━━━━━ PAGE EXTRACT ━━━━━
There is genuine mutuality, a two-sided commitment, in the claimant commitment. It is intended to be of benefit to claimants. It will provide all claimants with a single, clear statement of their responsibilities. This will ensure that claimants understand those responsibilities from the very start of their claim and help to improve compliance. Indeed, I am spending quite a lot of time to make sure that the commitment is helpful, understandable and specific to an individual. We are spending a lot of time and energy doing that because, up to now, similar measures have been rather vague and more general.

The content of a claimant commitment will include the hours the claimant is expected to work and it is drawn up between the claimant and the adviser in dialogue. The threshold for things such as the time spent on job search per week will be set according to personal capability and circumstances rather than being prescribed in legislation. The regulations set out only the maximum limit beyond which we will never apply conditionality, so some of the newspaper articles—I am not sure whether this was an upmarket favourite read or in a more downmarket one—apply to the maximum expectation. Clause 17 sets out the kinds of activities we might expect claimants to undertake, and we will get to it later.

We will ensure that the process of accepting a commitment is not onerous. For those claimants who have limited responsibilities—for example, where the only requirement placed on the claimant is to report changes of circumstance—the commitment will be an integrated part of the claims process and could be accepted online or via the telephone. For other claimants, primarily those we would require to look for work, their requirements will need to be discussed with an adviser face to face. They will be able to accept their commitment at their first meeting.
━━━━━
> _WHAT YOU HAVE TO DO_:
In the passage on the claimant commitment, how is the threshold for time spent on job search each week set? Answer using only the passage on the claimant commitment.
━━━━━ INFORMATION PROVIDED ━━━━━
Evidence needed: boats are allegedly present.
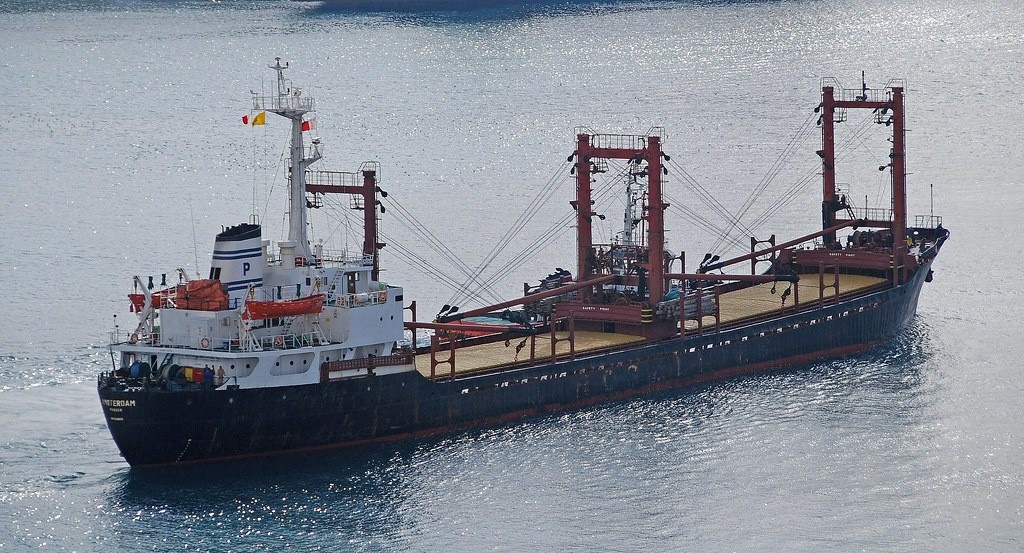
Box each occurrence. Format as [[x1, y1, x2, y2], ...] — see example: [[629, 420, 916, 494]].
━━━━━
> _CORRECT RESPONSE_:
It is set according to personal capability and circumstances rather than being prescribed in legislation.